How do you maintain happiness often?
Most of the time setbacks such as a divorce, a job we are not pleased with, or something unexpected can seem like it will last a lifetime. The pain doesn’t feel temporal. It is easy to fall into depression and it seems almost impossible to fall into happiness.
Basic steps to happiness
1. Your Reactions. Deal with setbacks. There is a saying “You can not change what a person does, but you can change your reaction to it.” Operate out of ration not emotion. You need to react by:
- acknowledging the setback
- understanding and dealing with the emotions it brought on
- let go of those emotions
This is a process that has to be learned, maintained, and managed just as you would conditioning your body for a sport.

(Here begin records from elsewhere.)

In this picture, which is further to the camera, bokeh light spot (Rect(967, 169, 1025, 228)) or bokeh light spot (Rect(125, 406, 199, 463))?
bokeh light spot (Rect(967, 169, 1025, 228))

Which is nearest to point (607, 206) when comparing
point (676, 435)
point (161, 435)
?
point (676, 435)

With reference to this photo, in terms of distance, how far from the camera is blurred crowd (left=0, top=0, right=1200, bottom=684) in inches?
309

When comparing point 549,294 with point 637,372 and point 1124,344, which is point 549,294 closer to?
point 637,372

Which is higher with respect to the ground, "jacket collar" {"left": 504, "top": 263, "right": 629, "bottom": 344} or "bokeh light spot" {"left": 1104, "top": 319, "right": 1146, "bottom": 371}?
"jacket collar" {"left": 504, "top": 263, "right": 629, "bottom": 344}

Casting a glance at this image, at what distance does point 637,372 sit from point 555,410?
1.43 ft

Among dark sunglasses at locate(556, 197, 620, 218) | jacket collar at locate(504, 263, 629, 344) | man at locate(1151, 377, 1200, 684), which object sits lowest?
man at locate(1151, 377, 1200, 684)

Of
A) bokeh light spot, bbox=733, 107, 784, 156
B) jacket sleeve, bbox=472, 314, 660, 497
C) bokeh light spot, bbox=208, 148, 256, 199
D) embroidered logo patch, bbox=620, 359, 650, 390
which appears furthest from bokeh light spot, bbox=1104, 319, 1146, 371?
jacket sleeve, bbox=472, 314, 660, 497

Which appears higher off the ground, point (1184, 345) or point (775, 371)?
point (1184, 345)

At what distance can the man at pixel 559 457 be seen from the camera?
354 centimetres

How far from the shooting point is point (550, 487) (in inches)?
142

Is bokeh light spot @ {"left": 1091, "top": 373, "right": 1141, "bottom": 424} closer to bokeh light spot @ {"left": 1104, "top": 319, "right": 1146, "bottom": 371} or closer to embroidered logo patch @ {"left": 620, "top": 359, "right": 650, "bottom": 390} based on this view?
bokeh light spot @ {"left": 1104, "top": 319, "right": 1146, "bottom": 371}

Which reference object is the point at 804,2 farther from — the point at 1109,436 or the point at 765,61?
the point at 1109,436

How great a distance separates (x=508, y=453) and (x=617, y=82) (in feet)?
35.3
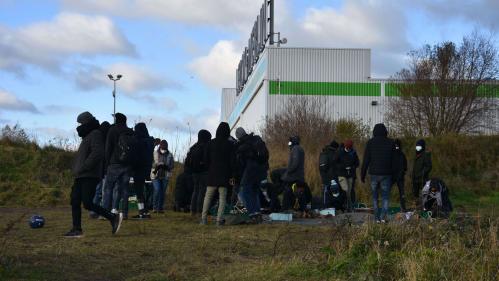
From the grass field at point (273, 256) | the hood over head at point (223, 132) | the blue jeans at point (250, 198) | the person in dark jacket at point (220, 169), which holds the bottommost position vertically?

2. Your Balance. Maintain a healthy balance of things/people who make you feel good. Take an inventory of the following things in your life:
- jobs
- hobbies
- people
- relationships
In this inventory it is common for us to make excuses for people/jobs/things that we are trying to “keep” in our life. I challenge you to ask these questions and if no is the answer, rid your life of it or them. Take very practical measures to replace it with positive alternatives and maintain relationships with more involved people.
Ask yourself these questions:
- Job. Is my job full-filling and do I find engagement and growth as a result?
- Play Time. Are my hobbies and passions adding quality to my life?
- Relationships. Is this person making me better, there for me, and overall a good friend/partner?
3. Your Outcome. Once you react appropriately to set-backs, and learn to balance and maintain healthy jobs, relationships, and activities in your life, happiness will be an outcome. The outcome additionally bring more positive outlooks, followed by more positive relationships.